Thank you for the advice! You saw the original picture of the room, so yeah, it was quite a bit of work, starting from pulling out carpet, tearing out the wood paneling, replacing all of the 40 year old insulation with new, putting shims on joints because they were all out of line, drywalling, painting, wiring recessed lights, sanding the floor, tearing down the fireplace... hehee... it's been fun!


----------



## Rivethead (Dec 26, 2008)

Even without grout lines - you'll still want to keep the joints straight in your pattern. If you go to a store (I found them at Meijers) with scrapbook supplies they have paper that is a 12 in square. I've use them as cut out templates for difficult floor tiles once in a while. That might help you visualize it... 

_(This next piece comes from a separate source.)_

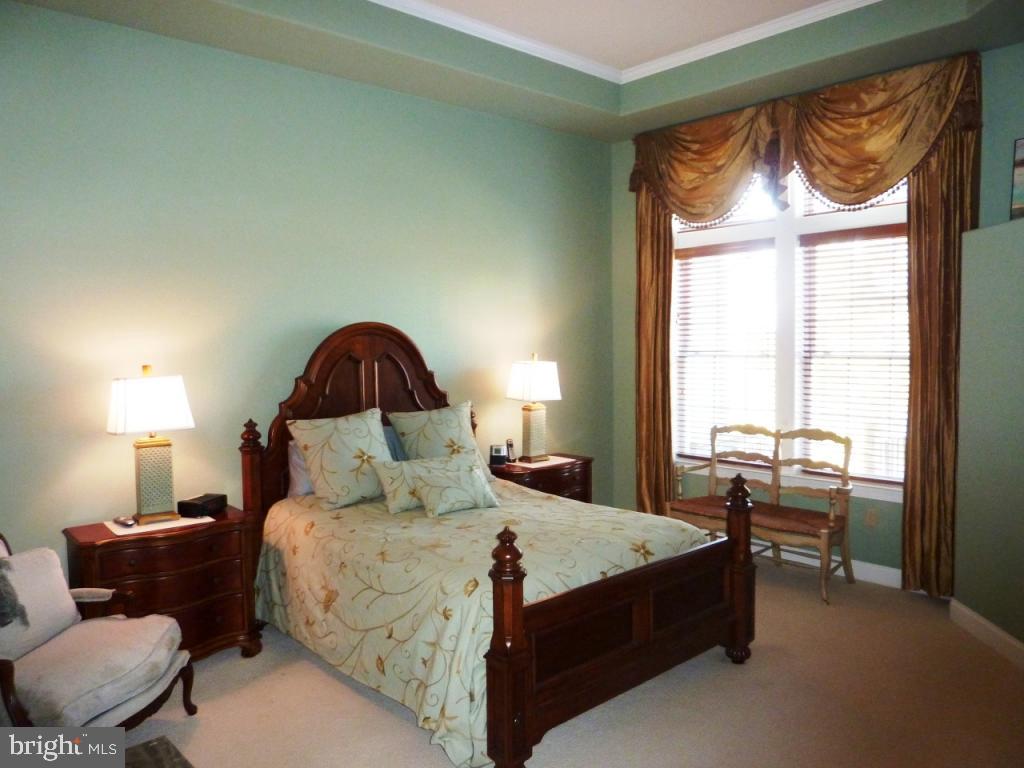 62 Farmview Lane Lititz, PA 17543 - Photo 20 of 44 Gallery Image 20
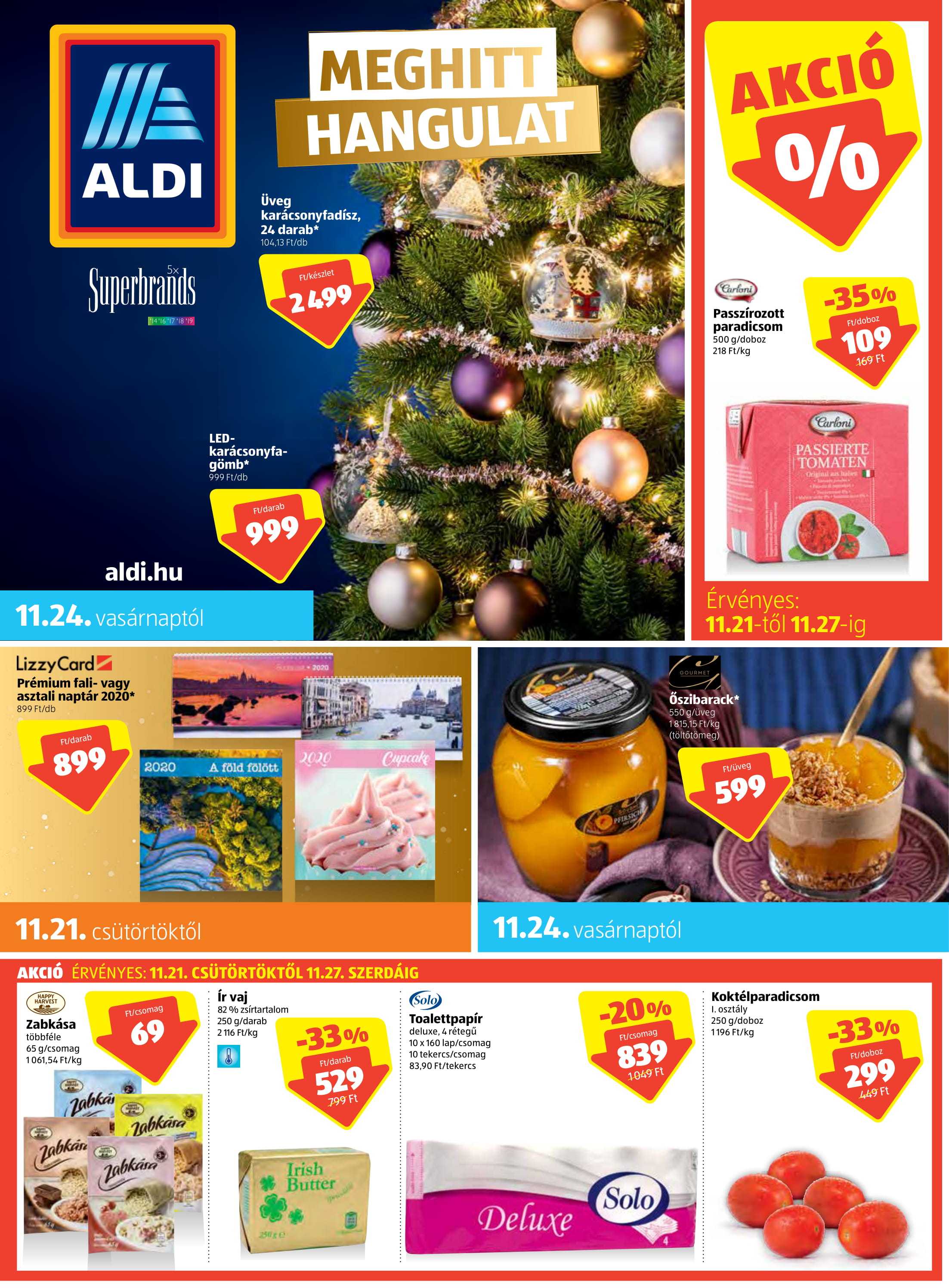 aldi1121-01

Take a look at this also....
http://www.thisoldhouse.com/toh/asktoh/question/0,,20065453,00.html


http://www.johnbridge.com/vbulletin/showthread.php?t=30480


----------



## xiard (Apr 16, 2009)

*grout lines*

I'd like to double-check on the issue of grout lines as well. I am redoing my fireplaces in my 1935 Bungalow. I found a bunch of mismatched antique fireplace tile and came up with two layouts for the two fireplaces:

http://xiard.shutterfly.com/480
http://xiard.shutterfly.com/502

I have a guy who is installing the tile for me, and he's suggesting that I not use any grout at all. He's worried about what grout color to choose because of my mixture of dark and light tiles. He says he thinks that putting in any grout will spoil the effect of the antique tiles.

Certainly in fireplaces I've looked at from that era the grout lines are very small...but are they really non-existent? I'm also worried that he suggested this after laying the first hearth:

http://xiard.shutterfly.com/509 

...and I'm worried that the spacing of the tiles in that hearth allowed for grout, and that I won't be happy if I don't put any grout at all in there.

Any thoughts?

Thanks,

David


----------